WASHINGTON – Rudy Giuliani tried to find peace Saturday with a restless bloc of the Republican Party, telling religious conservatives not to fear him for his stand on issues such as abortion or expect he would change purely for political advantage.
The GOP presidential candidate won praise for simply showing up before an audience that has been casting about for the best social conservative in the Republican field. But former governors Mitt Romney, of Massachusetts, and Mike Huckabee, of Arkansas, shared the limelight with the former New York mayor, handily winning the top two spots in a straw poll of “values voters” conducted by the conservative Family Research Council.
Giuliani sought common ground with Christian conservatives by casting himself as an imperfect man who has asked for guidance through prayer. He recalled crossing himself during his first day of law school after 16 years of attending Catholic schools.
He offered assurances that despite his support for abortion rights, he would seek to lower the number of abortions. He pledged that if elected, he would appoint conservative judges, support school choice and insist on victory in Iraq – all issues important to the audience at the Values Voter Summit.
The straw poll, conducted online and at the conference, placed Giuliani in eighth place, second to last. The top vote-getter was Romney, who unlike Giuliani, worked actively to encourage supporters to vote for him. Huckabee was close behind, but won overwhelmingly among voters who cast the ballots onsite at the event.
In a 40-minute speech that drew respectful applause, Giuliani invoked, as he often does, Ronald Reagan’s admonition that “my 80 percent friend is not my 20 percent enemy.”

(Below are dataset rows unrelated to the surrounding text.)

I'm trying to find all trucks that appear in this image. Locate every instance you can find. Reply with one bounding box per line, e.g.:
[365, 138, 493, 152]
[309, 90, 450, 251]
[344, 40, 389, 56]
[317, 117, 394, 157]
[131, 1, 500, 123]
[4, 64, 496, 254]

“My belief in God and reliance on his guidance is at the core of who I am, I can assure you of that,” Giuliani said. “But isn’t it better for me to tell you what I believe rather than change my positions to fit the prevailing wind?”
It was among his better received lines.
“He won simply by coming,” said Tony Perkins, the president of the Family Research Council, which sponsored the three-day conference. “He helped himself; he certainly didn’t lose any ground.”
But his reception was in stark contrast to the ovations for Huckabee, a one-time Baptist preacher who is a sentimental favorite of many religious conservatives.
Huckabee mixed humor, biblical references and the rhythms of a man used to the pulpit as he implored the crowd to put values above politics and not make expedient decisions.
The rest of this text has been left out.